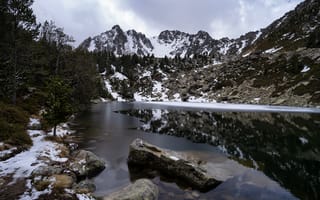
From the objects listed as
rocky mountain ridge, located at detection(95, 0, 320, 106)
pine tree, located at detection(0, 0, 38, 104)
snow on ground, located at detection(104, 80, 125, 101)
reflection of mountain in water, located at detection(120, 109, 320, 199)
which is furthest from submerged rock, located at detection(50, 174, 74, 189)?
snow on ground, located at detection(104, 80, 125, 101)

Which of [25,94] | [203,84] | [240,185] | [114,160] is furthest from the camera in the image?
[203,84]

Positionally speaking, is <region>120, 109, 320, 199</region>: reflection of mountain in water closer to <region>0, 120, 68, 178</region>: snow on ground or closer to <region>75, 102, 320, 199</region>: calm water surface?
<region>75, 102, 320, 199</region>: calm water surface

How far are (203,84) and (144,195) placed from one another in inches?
4616

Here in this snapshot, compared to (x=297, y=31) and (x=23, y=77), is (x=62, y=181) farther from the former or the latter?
(x=297, y=31)

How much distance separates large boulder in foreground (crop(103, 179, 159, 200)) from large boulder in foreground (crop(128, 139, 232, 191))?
3318 mm

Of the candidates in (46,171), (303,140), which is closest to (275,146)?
(303,140)

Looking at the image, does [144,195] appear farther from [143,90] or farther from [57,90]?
[143,90]

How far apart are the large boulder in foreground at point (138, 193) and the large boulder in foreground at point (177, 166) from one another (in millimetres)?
3318

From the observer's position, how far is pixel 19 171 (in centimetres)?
1421

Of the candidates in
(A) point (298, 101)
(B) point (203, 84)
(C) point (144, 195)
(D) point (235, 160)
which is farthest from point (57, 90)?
(B) point (203, 84)

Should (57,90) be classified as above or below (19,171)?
above

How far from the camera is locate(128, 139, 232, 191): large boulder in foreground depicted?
596 inches

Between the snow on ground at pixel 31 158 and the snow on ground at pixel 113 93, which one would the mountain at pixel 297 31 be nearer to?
the snow on ground at pixel 113 93

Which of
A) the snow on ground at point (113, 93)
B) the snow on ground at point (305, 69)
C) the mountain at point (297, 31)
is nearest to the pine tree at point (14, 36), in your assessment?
the snow on ground at point (305, 69)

* _Do this_: Can you reproduce all of the material above word for word, leaving out the pictures?

* _Result for this task_:
From the objects listed as
rocky mountain ridge, located at detection(95, 0, 320, 106)
pine tree, located at detection(0, 0, 38, 104)
snow on ground, located at detection(104, 80, 125, 101)
reflection of mountain in water, located at detection(120, 109, 320, 199)
which is furthest from submerged rock, located at detection(50, 174, 74, 189)?
snow on ground, located at detection(104, 80, 125, 101)

Which of [25,94] | [203,84] | [240,185] | [114,160] is furthest from the camera in the image?
[203,84]

Positionally speaking, is <region>120, 109, 320, 199</region>: reflection of mountain in water closer to <region>0, 120, 68, 178</region>: snow on ground or closer to <region>75, 102, 320, 199</region>: calm water surface?
<region>75, 102, 320, 199</region>: calm water surface

How far are (203,84) and (144,195) placed from one another in inches?
4616

Here in this snapshot, compared to (x=297, y=31) and (x=23, y=77), is (x=62, y=181) farther from the former or the latter?
(x=297, y=31)

How much distance separates large boulder in foreground (crop(103, 179, 159, 200)) from large boulder in foreground (crop(128, 139, 232, 191))?
3318 mm

Of the candidates in (46,171), (303,140), which is closest to (275,146)?
(303,140)

Looking at the image, does [144,195] appear farther from [143,90] or farther from [57,90]?
[143,90]

How far apart are the large boulder in foreground at point (138, 193) and the large boulder in foreground at point (177, 166) from one another (in millimetres)?
3318

From the observer's position, how far is pixel 19 171 (in centimetres)?
1421

Of the candidates in
(A) point (298, 101)
(B) point (203, 84)
(C) point (144, 195)
(D) point (235, 160)
which is farthest from point (57, 90)?
(B) point (203, 84)

Should (57,90) be classified as above or below (19,171)?
above

How far from the camera is locate(128, 139, 232, 191): large boulder in foreground depicted?
596 inches

Between the snow on ground at pixel 31 158 and the snow on ground at pixel 113 93, which one would the mountain at pixel 297 31 be nearer to?
the snow on ground at pixel 113 93

Which of
A) the snow on ground at point (113, 93)
B) the snow on ground at point (305, 69)
C) the mountain at point (297, 31)
is nearest to the pine tree at point (14, 36), in your assessment?
the snow on ground at point (305, 69)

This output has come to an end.